自分そっくりの人間がいて、偽物が我が物顔で主人公として振る舞う。周りの人間は本物と偽物の区別がつかなくて、やがて偽物は本物になり変わり一ヶ月後、山中に身元のわからない変死体が……
「ぴぎゃんっ!」
クッションを抱きしめて悲鳴を上げると、「うるさいわねぇ」と母がため息をついた。
つい見入ってしまった、僕はホラーが苦手だった。
「で、あんたのそっくりさん? こんな感じであんたになり変わって相合い傘したの?」
「ち、違います! 僕のそっくりさんなんかいない、一人っ子です!」
「あらそう、それはよかった」
興味を失ったかのように、ソファから立ち上がる母。僕はクッションを抱えたまま、その背中を見送った。
うん、そうだ。勘違いだ。
小雪は不思議ちゃんだもんね、ちょっとおかしくなってるんだよ。だってそんなの、この街に僕以外の『僕』がいるなんて、これなんてSF? ファンタジー?
今日は一人でトイレに行けないかもしれない。
「母さん、トイレ」
「はぁ? なに言ってんの、一人で行ってきなさい」
軽くあしらわれた。

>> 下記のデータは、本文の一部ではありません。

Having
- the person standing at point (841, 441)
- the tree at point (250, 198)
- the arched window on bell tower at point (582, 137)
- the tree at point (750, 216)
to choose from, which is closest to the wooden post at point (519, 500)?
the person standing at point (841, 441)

僕があと十歳若かったら連れてってもらえたのに……十三歳という年齢を呪って、一人でトイレに向かった。
いや、まって、呪ってない、そんな言葉使っちゃダメ!
とにかく僕はトイレにいった。
その夜、眠れなかった僕は、机の上にあった適当な紙に自分の行動を書き記した。
僕と、僕じゃない僕の昨日の行動。
僕の行動
香里が家に来てショッピングモール連れていかれた。
ゲーセンで美波先輩と会った。
パン屋でパフェ食べた。
帰って寝た。
『僕じゃない僕』の行動
商店街で小雪と会った。
相合い傘した。
宿題やった。←さっきわかった。明日やろうと思って机に置いてたのに終わってた。
……え? ありがとう。
宿題やってくれたんじゃん。
いいやつじゃね? そして綺麗に整理されている鞄の中。奥底にぐちゃぐちゃにつぶれていたプリントが、綺麗に机の上に並べられている。
……え? いいやつじゃね?
夜更かしして頭がおかしくなっていたのかもしれない。
妙にすっきりした気分で僕はプリントを引き出しに片付け、ベッドに寝転んだ。
もしかしたら神様は、僕に試練を与えているのかもしれない。
モテ期に翻弄される僕をみかねて、女の子たちが寂しくないようにもう一人の僕を用意してモテ期を凌げるように……。
うん、すっごい余計なお世話だけどまぁ、もう一人の僕は紳士らしいのでよしとしよう。
「ノープロブレム」
いい言葉だと思った。
英語苦手だから、意味はよくわからないけど。